Copy out all of the data below word for word, leaving out the pictures.

▶ Provided information:
........

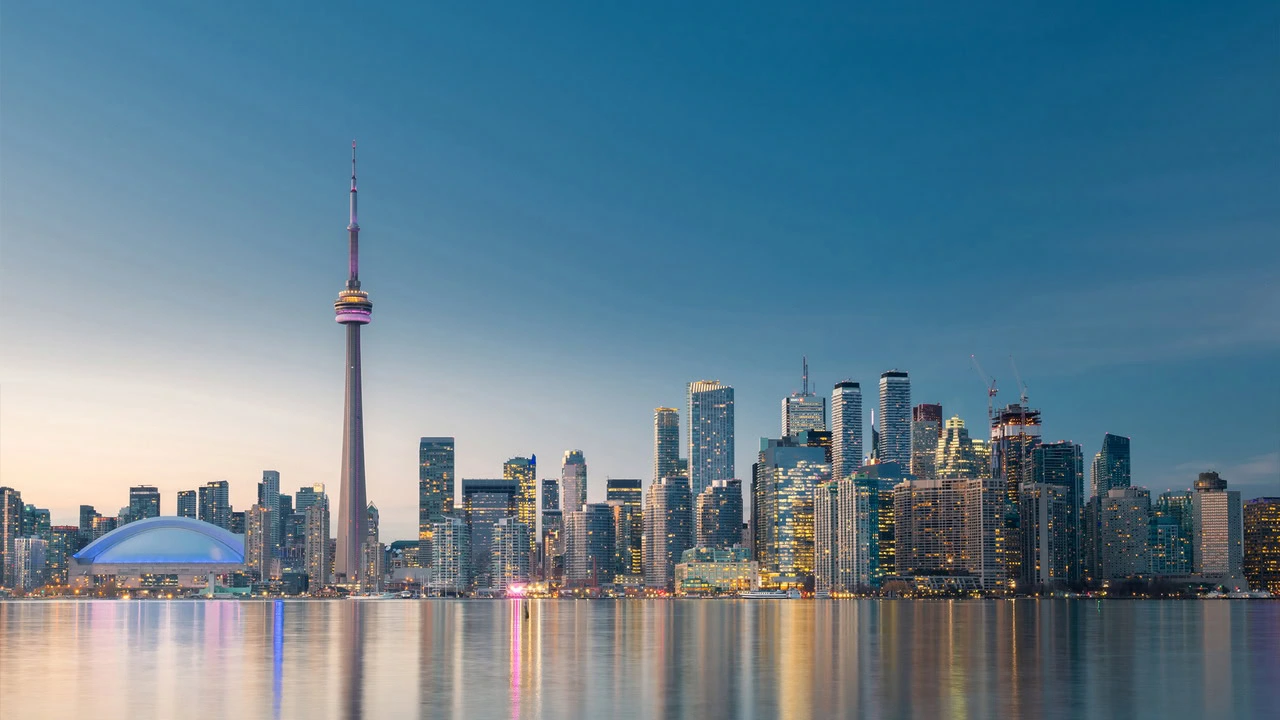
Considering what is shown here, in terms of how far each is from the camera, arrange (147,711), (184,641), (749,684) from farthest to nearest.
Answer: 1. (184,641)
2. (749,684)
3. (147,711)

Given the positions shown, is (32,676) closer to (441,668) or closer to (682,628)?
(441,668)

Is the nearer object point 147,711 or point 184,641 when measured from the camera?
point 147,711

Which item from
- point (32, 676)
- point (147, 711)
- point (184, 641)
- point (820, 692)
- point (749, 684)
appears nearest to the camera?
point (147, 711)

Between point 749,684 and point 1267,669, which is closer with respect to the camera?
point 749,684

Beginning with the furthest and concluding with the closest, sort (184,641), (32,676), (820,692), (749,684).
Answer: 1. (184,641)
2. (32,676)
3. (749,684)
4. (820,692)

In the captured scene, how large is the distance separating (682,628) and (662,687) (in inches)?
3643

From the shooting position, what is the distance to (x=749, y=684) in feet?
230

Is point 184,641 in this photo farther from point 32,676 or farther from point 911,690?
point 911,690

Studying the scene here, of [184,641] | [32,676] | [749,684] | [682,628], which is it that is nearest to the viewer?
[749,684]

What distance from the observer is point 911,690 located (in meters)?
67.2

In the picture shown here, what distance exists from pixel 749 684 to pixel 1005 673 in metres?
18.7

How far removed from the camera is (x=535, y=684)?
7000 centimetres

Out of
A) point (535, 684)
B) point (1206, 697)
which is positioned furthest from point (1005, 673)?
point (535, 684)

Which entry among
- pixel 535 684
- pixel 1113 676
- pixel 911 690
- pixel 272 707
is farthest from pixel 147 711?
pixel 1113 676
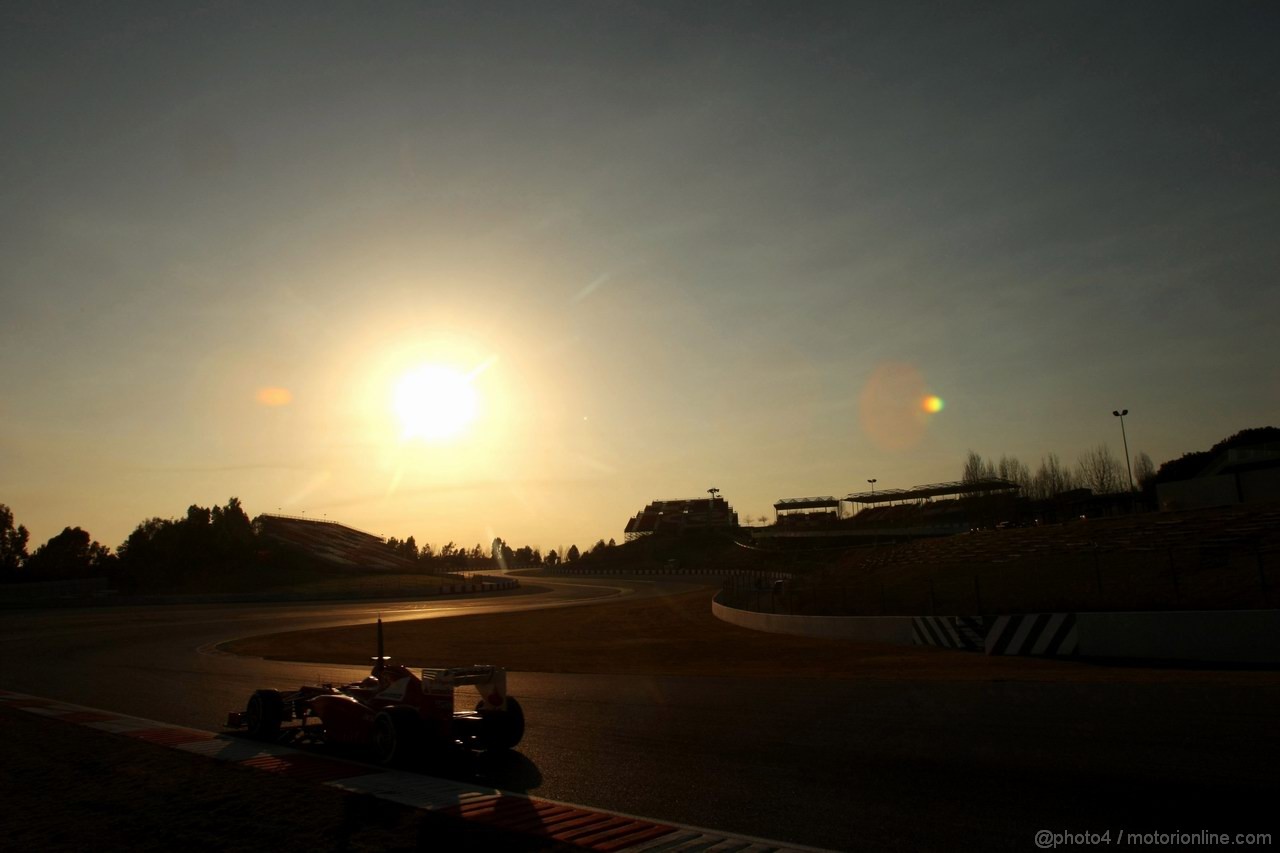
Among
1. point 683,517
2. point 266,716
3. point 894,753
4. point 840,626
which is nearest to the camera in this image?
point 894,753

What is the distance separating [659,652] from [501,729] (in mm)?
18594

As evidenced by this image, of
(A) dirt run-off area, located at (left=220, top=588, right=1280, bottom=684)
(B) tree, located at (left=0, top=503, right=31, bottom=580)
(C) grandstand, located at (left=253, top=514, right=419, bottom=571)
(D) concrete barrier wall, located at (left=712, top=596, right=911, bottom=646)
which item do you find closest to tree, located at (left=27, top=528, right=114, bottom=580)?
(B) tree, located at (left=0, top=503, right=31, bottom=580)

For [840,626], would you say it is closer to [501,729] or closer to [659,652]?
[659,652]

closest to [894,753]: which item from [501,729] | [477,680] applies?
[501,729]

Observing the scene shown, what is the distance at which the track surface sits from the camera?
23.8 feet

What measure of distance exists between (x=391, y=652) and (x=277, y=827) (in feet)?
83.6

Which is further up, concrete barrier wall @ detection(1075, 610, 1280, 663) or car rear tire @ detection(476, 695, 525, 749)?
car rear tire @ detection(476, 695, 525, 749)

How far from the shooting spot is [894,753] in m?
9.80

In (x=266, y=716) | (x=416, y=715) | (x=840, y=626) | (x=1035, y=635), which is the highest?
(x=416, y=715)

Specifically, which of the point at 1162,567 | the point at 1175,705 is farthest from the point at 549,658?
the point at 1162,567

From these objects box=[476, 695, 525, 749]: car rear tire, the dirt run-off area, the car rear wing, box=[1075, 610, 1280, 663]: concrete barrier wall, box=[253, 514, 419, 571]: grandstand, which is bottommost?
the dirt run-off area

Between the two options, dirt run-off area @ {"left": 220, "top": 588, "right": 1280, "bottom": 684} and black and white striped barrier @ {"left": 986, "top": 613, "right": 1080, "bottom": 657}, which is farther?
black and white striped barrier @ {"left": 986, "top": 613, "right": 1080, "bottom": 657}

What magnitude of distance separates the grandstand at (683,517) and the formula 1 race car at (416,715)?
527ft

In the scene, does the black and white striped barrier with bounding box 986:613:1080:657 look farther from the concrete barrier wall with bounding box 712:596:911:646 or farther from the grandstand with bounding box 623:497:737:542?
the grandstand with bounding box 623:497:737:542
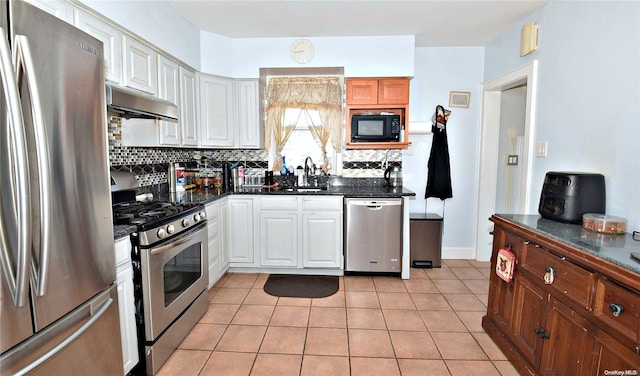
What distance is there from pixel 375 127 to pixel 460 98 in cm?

........

▶ Task output:
Considering what is shown here, in terms of how far each is from the camera, arrange (147,711), (184,641), (749,684) from farthest to nearest.
Answer: 1. (184,641)
2. (749,684)
3. (147,711)

Given the positions shown, is (32,676) closer to (441,668) or closer to (682,628)?
(441,668)

Is the nearer object point 147,711 or point 184,641 when measured from the camera?
point 147,711

Which item from
- point (32, 676)
- point (147, 711)
- point (184, 641)
- point (820, 692)
- point (749, 684)
appears nearest to the camera?
point (147, 711)

Between point 749,684 and point 1267,669, which is closer with respect to the camera?
point 749,684

Beginning with the furthest and concluding with the closest, sort (184,641), (32,676), (820,692), (749,684).
Answer: 1. (184,641)
2. (32,676)
3. (749,684)
4. (820,692)

In the captured scene, how large is the distance separating (682,628) and (662,687) (in inches)?
3643

From the shooting position, what is the distance to (x=749, y=684) in feet?
230

Is point 184,641 in this photo farther from point 32,676 or farther from point 911,690?
point 911,690

Studying the scene here, of [184,641] | [32,676] | [749,684] | [682,628], which is it that is nearest to the viewer?
[749,684]

What distance from the observer is point 911,690 located (in meters)?
67.2

In the picture shown here, what distance exists from pixel 749 684 to pixel 1005 673 in metres?
18.7

How far removed from the camera is (x=535, y=684)?
7000 centimetres

Out of
A) point (535, 684)
B) point (1206, 697)
which is positioned furthest from point (1005, 673)?
point (535, 684)

Which entry among
- pixel 535 684
- pixel 1113 676
- pixel 911 690
- pixel 272 707
is farthest from pixel 147 711?
pixel 1113 676
Among
1. point 683,517
2. point 266,716
3. point 894,753
4. point 840,626
which is nearest to the camera in this image?
point 894,753

What is the distance separating [659,652] from [501,729] (in mm)?
18594

As evidenced by this image, of
(A) dirt run-off area, located at (left=220, top=588, right=1280, bottom=684)
(B) tree, located at (left=0, top=503, right=31, bottom=580)
(C) grandstand, located at (left=253, top=514, right=419, bottom=571)
(D) concrete barrier wall, located at (left=712, top=596, right=911, bottom=646)
which item do you find closest to tree, located at (left=27, top=528, right=114, bottom=580)?
(B) tree, located at (left=0, top=503, right=31, bottom=580)

For [840,626], would you say it is closer to [501,729] or closer to [659,652]?
[659,652]

closest to [894,753]: which item from [501,729] | [477,680] applies?
[501,729]

Observing the scene shown, what is the distance at which the track surface sits from the camera?
23.8 feet

What measure of distance exists between (x=391, y=652) and (x=277, y=827) (in feet)?
83.6

Which is further up, concrete barrier wall @ detection(1075, 610, 1280, 663) or car rear tire @ detection(476, 695, 525, 749)?
car rear tire @ detection(476, 695, 525, 749)

How far from the shooting spot is [894,753] in m?
9.80

In (x=266, y=716) | (x=416, y=715) | (x=840, y=626) | (x=1035, y=635), which is the highest?
(x=416, y=715)

Specifically, which of the point at 1162,567 | the point at 1175,705 is farthest from the point at 549,658?
the point at 1162,567

From these objects box=[476, 695, 525, 749]: car rear tire, the dirt run-off area, the car rear wing, box=[1075, 610, 1280, 663]: concrete barrier wall, box=[253, 514, 419, 571]: grandstand, which is bottommost?
the dirt run-off area

Between the two options, dirt run-off area @ {"left": 220, "top": 588, "right": 1280, "bottom": 684} and black and white striped barrier @ {"left": 986, "top": 613, "right": 1080, "bottom": 657}, which is farther?
black and white striped barrier @ {"left": 986, "top": 613, "right": 1080, "bottom": 657}

What magnitude of distance separates the grandstand at (683,517) and the formula 1 race car at (416,715)?
527ft

In the scene, does the black and white striped barrier with bounding box 986:613:1080:657 look farther from the concrete barrier wall with bounding box 712:596:911:646 or farther from the grandstand with bounding box 623:497:737:542?
the grandstand with bounding box 623:497:737:542
What distance is there from pixel 375 127 to pixel 460 98 in cm?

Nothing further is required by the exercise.